* _Excerpts from a spatial reasoning dataset_
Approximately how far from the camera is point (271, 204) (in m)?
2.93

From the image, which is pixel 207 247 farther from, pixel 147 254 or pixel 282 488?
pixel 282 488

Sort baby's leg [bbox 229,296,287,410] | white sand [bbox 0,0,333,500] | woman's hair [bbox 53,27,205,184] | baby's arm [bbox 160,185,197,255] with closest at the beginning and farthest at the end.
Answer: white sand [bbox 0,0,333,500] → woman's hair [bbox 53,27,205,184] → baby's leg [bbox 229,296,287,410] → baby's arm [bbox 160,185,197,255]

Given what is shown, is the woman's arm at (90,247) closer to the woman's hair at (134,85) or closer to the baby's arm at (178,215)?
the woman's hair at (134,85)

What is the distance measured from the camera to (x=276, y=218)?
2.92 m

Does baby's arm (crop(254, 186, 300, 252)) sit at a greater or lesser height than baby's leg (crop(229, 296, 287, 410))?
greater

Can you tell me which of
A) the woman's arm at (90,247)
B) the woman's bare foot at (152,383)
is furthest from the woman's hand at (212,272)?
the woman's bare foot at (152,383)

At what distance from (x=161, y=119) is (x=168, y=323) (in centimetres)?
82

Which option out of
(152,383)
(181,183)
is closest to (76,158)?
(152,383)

* _Exercise brief_
Reproduce every one of the records above word for word, including the line breaks.

* _Result of the exercise_
Approximately how far from the camera is point (271, 204) (in m)?
2.93

From the image, which is pixel 207 247 farther from, pixel 147 254 or pixel 282 488?
pixel 282 488

Sort baby's leg [bbox 229,296,287,410] | white sand [bbox 0,0,333,500] | woman's hair [bbox 53,27,205,184] | baby's arm [bbox 160,185,197,255] with closest at the beginning and farthest at the end.
Answer: white sand [bbox 0,0,333,500] → woman's hair [bbox 53,27,205,184] → baby's leg [bbox 229,296,287,410] → baby's arm [bbox 160,185,197,255]

Given what is shown, is the woman's arm at (90,247) closer to the woman's hair at (134,85) or closer to the baby's arm at (178,215)?
the woman's hair at (134,85)

What is the distance measured from the camera to (x=276, y=218)?
2.92 m

Does baby's arm (crop(254, 186, 300, 252)) sit at a greater or lesser height than baby's leg (crop(229, 296, 287, 410))?
greater

Can you tell me which of
A) the woman's arm at (90,247)
B) the woman's bare foot at (152,383)
is furthest from the woman's hand at (212,272)?
the woman's bare foot at (152,383)

At what distance from (x=161, y=119) is (x=168, y=323) (in centimetres)?
82

Which option out of
(152,383)
(181,183)
is closest to (76,158)?
(152,383)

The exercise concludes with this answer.